#### Фрагмент текста ####

Он рассказывал, как однажды, гуляя по Рогачевскому шоссе, видел позднее свечение облаков, когда они очерчивались вечерней зарей. Из конкретного пейзажного впечатления и рождались первые абстракции.

Тогда он начинал, основной период 60–62-й год, этот период и сформировал его. Ранние эскизы раскрыли его как художника больше, чем картины, – они такой роли не играли. Хотя Коля был не очень доволен, все-таки он видел себя в законченных картинах. А потом, в 70-х годах, пошли уже Пересвет и Ослябя, Дон Кихот, больше уже ничего особенного не было. Повторений он много делал. А когда мы поехали на Самотлор, он стал башни светящиеся делать, огоньки там горели и дымили, он их по-своему увидел. Вместе мы ездили на Дальний Восток и в Азию, с Плавинским и Калининым.


Еще Коля ездил по старым городам, увлекшись туризмом и русской стариной. И в то же время увлекся Востоком. Оттуда «Древние стены».

Это не так, я же с ним ездил в Чухлому, для знакомства с нашей родиной. Нормально ездили, покупали на поезд билеты, у Коли были деньги, он работал в комбинате и вполне мог заработать себе на билет на поезд. Солигалич тоже я раскрыл, с подачи одной дамы – поехали я, Русанов, он. Родился он в Питере, мать с отцом разошлись, воспитывала его тетка в Свердловске. Родня его вся с Урала, совсем не Чухлома, просто он хорошо понимал русскую старину, переживал глубинность этого состояния. В то же время он увлекался Востоком, Китаем, видел в китайском искусстве удивительно законченную форму. Так он качался. А картины довольно явно выражали его миропредставление, но в тексте ничего не осталось, да и ни от кого не осталось. Даже Мастеркова не могла сформулировать себя в словах, написать всю себя, это очень трудно.


Зато написала о Коле: «Творческий путь его – путь провидения мира невидимого. Черные фигуры – форма угрожающего огненного пространства, вечной борьбы добра и зла».

#### Фрагменты записей ####

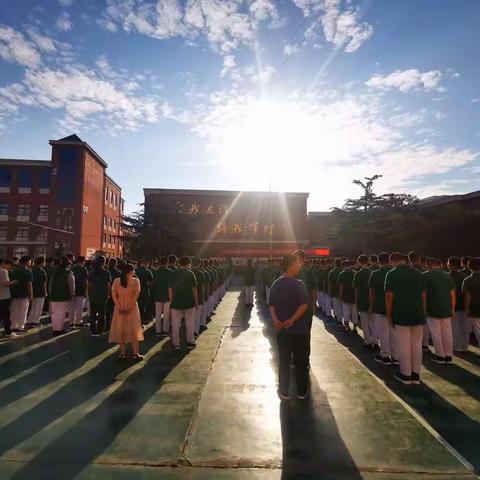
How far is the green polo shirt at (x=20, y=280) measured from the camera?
955 cm

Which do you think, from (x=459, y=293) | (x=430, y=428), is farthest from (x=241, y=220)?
(x=430, y=428)

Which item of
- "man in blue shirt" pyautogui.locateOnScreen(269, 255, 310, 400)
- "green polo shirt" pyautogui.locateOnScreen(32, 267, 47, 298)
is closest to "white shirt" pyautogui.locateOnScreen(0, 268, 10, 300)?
"green polo shirt" pyautogui.locateOnScreen(32, 267, 47, 298)

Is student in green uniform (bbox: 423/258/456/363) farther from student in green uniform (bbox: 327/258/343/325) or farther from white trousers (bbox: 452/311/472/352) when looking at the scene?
student in green uniform (bbox: 327/258/343/325)

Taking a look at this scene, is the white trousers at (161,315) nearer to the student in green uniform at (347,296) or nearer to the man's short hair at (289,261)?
the student in green uniform at (347,296)

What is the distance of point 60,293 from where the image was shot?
9812mm

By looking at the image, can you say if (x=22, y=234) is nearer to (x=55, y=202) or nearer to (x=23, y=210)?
(x=23, y=210)

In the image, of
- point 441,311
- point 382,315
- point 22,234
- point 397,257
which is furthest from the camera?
point 22,234

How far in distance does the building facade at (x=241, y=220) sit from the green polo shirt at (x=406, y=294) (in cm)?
4785

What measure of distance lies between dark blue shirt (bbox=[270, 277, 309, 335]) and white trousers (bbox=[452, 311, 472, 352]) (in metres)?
4.98

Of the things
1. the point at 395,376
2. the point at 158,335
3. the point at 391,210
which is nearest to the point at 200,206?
the point at 391,210

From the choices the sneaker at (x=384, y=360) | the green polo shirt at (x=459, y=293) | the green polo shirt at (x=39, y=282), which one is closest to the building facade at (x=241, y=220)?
the green polo shirt at (x=39, y=282)

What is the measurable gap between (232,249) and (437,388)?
163 ft

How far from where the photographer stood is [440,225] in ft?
127

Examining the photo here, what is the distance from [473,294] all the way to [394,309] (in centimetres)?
281
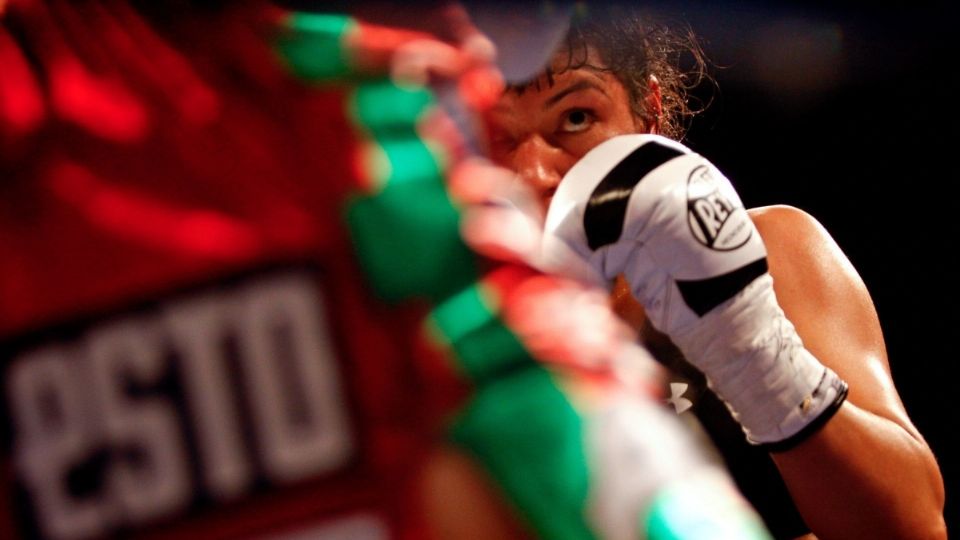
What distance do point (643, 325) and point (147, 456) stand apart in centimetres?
105

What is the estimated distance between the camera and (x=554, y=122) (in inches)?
53.2

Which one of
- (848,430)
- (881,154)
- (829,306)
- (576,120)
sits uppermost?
(576,120)

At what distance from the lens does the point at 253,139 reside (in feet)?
1.73

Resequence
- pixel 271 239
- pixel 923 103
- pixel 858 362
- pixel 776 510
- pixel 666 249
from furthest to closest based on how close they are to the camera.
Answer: pixel 923 103, pixel 776 510, pixel 858 362, pixel 666 249, pixel 271 239

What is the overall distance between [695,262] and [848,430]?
0.94 feet

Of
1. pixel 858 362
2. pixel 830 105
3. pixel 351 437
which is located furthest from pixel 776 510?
pixel 830 105

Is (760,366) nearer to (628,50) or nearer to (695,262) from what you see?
(695,262)

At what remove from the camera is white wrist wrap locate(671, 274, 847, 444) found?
1022 millimetres

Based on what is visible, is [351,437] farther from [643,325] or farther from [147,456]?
[643,325]

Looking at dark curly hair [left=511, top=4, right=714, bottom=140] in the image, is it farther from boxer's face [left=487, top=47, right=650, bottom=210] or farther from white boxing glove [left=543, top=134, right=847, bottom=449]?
white boxing glove [left=543, top=134, right=847, bottom=449]

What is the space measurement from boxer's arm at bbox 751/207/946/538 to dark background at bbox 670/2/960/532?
142 centimetres

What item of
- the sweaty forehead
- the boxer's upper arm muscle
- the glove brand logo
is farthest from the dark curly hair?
the glove brand logo

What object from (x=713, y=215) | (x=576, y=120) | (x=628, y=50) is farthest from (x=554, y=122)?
(x=713, y=215)

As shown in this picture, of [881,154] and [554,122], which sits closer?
[554,122]
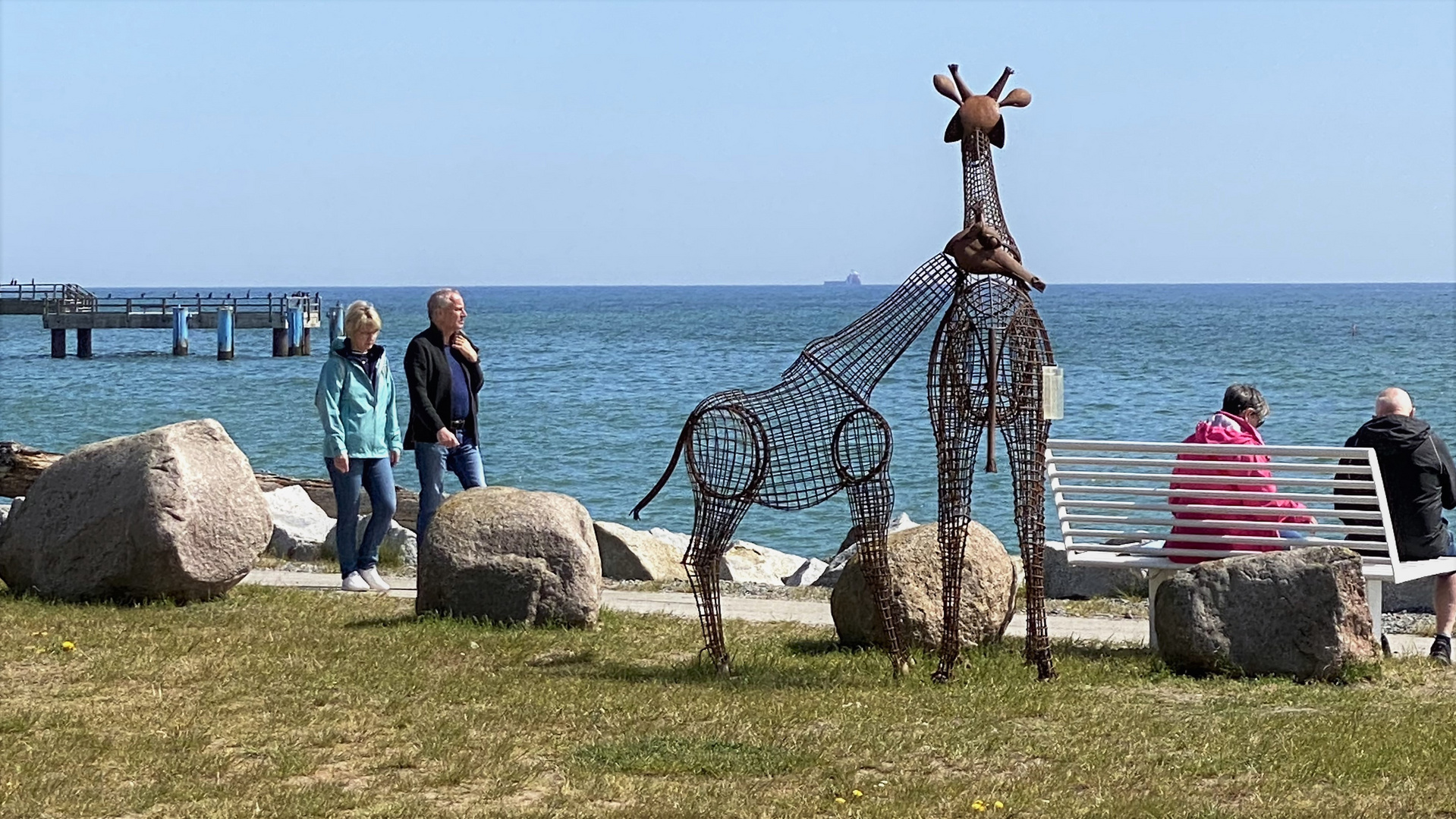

####

Задание: Продублируйте без изменений отрывок текста о художнике, начиная со слов «Он рассказывал, как» и до слов «Плавинским и Калининым.» включительно. Записи никак не связаны с текстом.

Ответ:
Он рассказывал, как однажды, гуляя по Рогачевскому шоссе, видел позднее свечение облаков, когда они очерчивались вечерней зарей. Из конкретного пейзажного впечатления и рождались первые абстракции.

Тогда он начинал, основной период 60–62-й год, этот период и сформировал его. Ранние эскизы раскрыли его как художника больше, чем картины, – они такой роли не играли. Хотя Коля был не очень доволен, все-таки он видел себя в законченных картинах. А потом, в 70-х годах, пошли уже Пересвет и Ослябя, Дон Кихот, больше уже ничего особенного не было. Повторений он много делал. А когда мы поехали на Самотлор, он стал башни светящиеся делать, огоньки там горели и дымили, он их по-своему увидел. Вместе мы ездили на Дальний Восток и в Азию, с Плавинским и Калининым.